An exact copy of every entry below is required, and no picture may appear in it.
---------- Task material
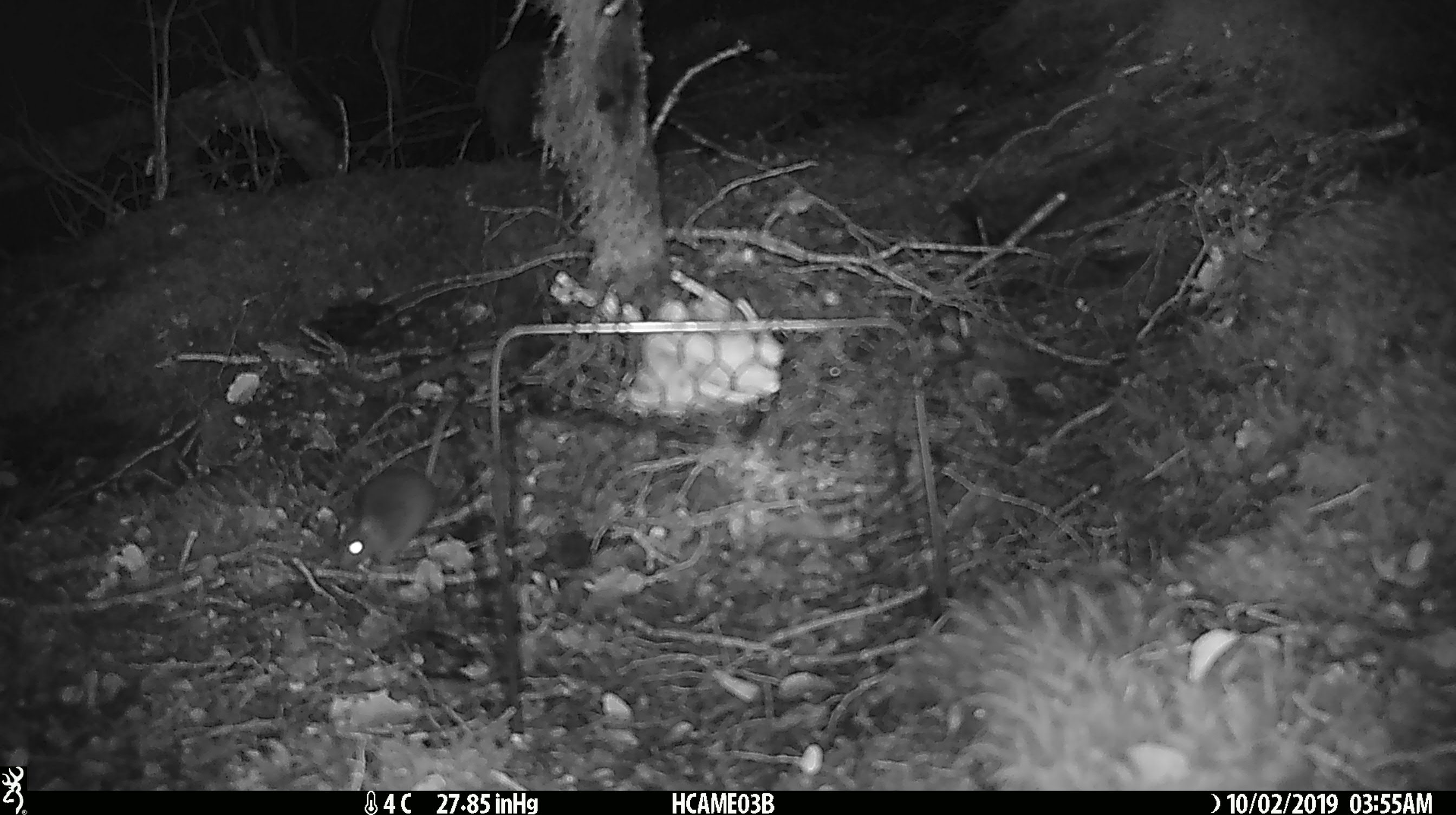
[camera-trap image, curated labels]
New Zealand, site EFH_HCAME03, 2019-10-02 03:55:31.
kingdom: Animalia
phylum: Chordata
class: Mammalia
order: Rodentia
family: Muridae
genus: Mus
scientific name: Mus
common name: mouse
--------------------
Result for this task:
[camera-trap image, curated labels]
New Zealand, site EFH_HCAME03, 2019-10-02 03:55:31.
kingdom: Animalia
phylum: Chordata
class: Mammalia
order: Rodentia
family: Muridae
genus: Mus
scientific name: Mus
common name: mouse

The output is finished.